**Given problem:** Copy the entries below word for word, starting with the line that contains "Visible in this" and ending after the line that contains "(183,102), (107,79), (69,111), (204,123), (96,75)".

---*---

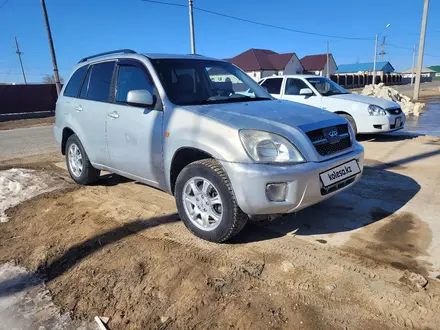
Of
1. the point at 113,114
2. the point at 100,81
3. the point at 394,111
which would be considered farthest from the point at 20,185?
the point at 394,111

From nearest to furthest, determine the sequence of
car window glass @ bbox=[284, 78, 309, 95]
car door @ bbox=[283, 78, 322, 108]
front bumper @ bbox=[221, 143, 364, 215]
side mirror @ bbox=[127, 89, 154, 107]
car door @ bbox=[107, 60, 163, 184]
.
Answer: front bumper @ bbox=[221, 143, 364, 215] → side mirror @ bbox=[127, 89, 154, 107] → car door @ bbox=[107, 60, 163, 184] → car door @ bbox=[283, 78, 322, 108] → car window glass @ bbox=[284, 78, 309, 95]

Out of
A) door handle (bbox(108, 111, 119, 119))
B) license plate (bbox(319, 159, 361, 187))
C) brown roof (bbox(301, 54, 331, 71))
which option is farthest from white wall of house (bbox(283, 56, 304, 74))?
license plate (bbox(319, 159, 361, 187))

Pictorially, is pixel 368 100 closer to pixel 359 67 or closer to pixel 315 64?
pixel 315 64

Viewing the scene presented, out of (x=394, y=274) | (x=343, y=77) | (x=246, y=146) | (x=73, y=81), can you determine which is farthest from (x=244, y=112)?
(x=343, y=77)

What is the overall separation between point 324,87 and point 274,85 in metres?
1.30

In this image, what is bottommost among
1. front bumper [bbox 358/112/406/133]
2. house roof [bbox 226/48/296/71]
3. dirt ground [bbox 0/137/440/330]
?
dirt ground [bbox 0/137/440/330]

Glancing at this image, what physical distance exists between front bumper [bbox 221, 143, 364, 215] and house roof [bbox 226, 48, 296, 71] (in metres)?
52.3

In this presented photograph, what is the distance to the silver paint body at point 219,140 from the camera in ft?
9.25

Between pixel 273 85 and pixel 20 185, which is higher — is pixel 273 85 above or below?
Result: above

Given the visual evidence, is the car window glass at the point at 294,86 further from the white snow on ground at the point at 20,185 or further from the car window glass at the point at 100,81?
the white snow on ground at the point at 20,185

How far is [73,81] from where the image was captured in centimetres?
517

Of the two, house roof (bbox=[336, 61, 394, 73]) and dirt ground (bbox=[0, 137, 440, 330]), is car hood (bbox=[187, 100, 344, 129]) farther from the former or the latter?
house roof (bbox=[336, 61, 394, 73])

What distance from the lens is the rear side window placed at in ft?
16.3

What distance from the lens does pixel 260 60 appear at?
181 feet
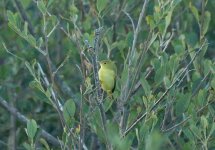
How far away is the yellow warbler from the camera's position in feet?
10.6

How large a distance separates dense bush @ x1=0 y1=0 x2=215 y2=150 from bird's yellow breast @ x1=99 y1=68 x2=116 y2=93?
50mm

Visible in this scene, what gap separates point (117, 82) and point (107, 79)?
15cm

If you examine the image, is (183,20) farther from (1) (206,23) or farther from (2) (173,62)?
(2) (173,62)

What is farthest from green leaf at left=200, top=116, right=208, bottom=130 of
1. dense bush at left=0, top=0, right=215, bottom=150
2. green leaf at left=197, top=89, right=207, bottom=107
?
green leaf at left=197, top=89, right=207, bottom=107

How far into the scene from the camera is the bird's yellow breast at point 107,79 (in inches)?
127

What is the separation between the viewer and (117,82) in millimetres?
3393

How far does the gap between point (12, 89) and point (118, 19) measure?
807 millimetres

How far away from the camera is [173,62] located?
129 inches

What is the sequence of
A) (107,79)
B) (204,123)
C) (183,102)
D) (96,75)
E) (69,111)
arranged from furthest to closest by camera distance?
(183,102), (107,79), (69,111), (204,123), (96,75)

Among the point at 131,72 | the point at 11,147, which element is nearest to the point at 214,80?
the point at 131,72

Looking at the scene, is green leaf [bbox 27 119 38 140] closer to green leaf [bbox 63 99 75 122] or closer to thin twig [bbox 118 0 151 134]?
green leaf [bbox 63 99 75 122]

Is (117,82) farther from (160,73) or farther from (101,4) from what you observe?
(101,4)

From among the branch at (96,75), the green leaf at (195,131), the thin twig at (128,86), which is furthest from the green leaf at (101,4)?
the green leaf at (195,131)

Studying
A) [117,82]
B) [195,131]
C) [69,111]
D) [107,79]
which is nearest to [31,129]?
[69,111]
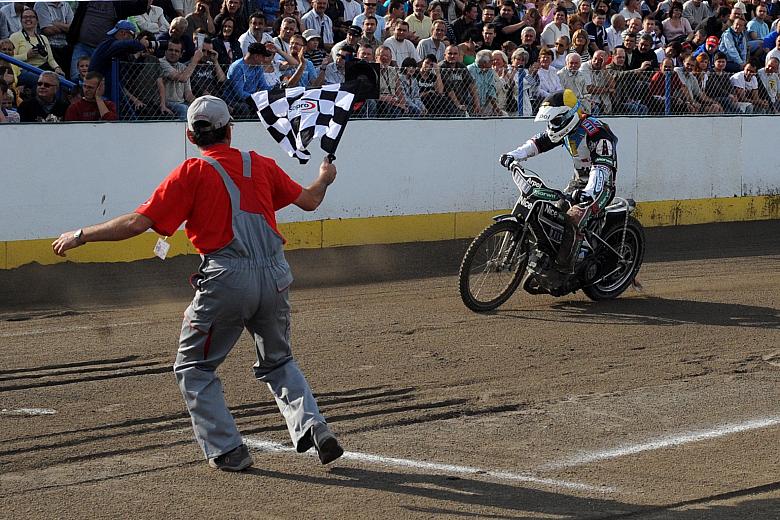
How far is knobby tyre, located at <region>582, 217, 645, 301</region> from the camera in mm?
10820

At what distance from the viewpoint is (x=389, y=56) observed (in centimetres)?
1522

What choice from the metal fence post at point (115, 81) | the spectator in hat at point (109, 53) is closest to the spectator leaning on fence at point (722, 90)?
the spectator in hat at point (109, 53)

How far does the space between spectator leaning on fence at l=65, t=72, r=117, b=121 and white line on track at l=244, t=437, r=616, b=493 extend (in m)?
7.13

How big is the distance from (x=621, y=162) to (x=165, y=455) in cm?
1121

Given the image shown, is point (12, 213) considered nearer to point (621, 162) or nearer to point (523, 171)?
point (523, 171)

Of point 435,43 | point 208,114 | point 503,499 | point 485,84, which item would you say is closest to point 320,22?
point 435,43

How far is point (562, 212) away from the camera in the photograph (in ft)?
33.4

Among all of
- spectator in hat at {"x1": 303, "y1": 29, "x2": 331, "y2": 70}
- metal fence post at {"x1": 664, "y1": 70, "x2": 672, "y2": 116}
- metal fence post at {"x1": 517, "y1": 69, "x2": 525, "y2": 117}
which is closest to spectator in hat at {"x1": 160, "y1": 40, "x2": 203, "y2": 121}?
spectator in hat at {"x1": 303, "y1": 29, "x2": 331, "y2": 70}

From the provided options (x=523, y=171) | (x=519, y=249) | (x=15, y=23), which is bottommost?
(x=519, y=249)

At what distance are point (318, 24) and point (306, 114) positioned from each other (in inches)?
404

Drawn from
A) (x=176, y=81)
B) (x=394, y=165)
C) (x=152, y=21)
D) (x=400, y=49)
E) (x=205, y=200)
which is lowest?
(x=394, y=165)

---*---

**Task solution:**
Visible in this scene, what gap separates point (117, 82) and point (107, 79)?
15cm

If you examine the image, is (183,20) farther from (1) (206,23) or farther from (2) (173,62)?
(2) (173,62)

What is farthest from green leaf at left=200, top=116, right=208, bottom=130 of
1. dense bush at left=0, top=0, right=215, bottom=150
2. green leaf at left=197, top=89, right=207, bottom=107
?
green leaf at left=197, top=89, right=207, bottom=107

How far into the scene from the camera is the bird's yellow breast at point 107,79 (in inches)?
127

What is the separation between the viewer and (117,82) in millimetres?
3393

How far does the gap between point (12, 89) and point (118, 19) measure?
807 millimetres

How far away from the camera is [173,62] located?
129 inches

What is the sequence of
A) (107,79)
B) (204,123)
C) (183,102)
D) (96,75)
E) (69,111)
arranged from furthest to closest by camera distance?
(183,102), (107,79), (69,111), (204,123), (96,75)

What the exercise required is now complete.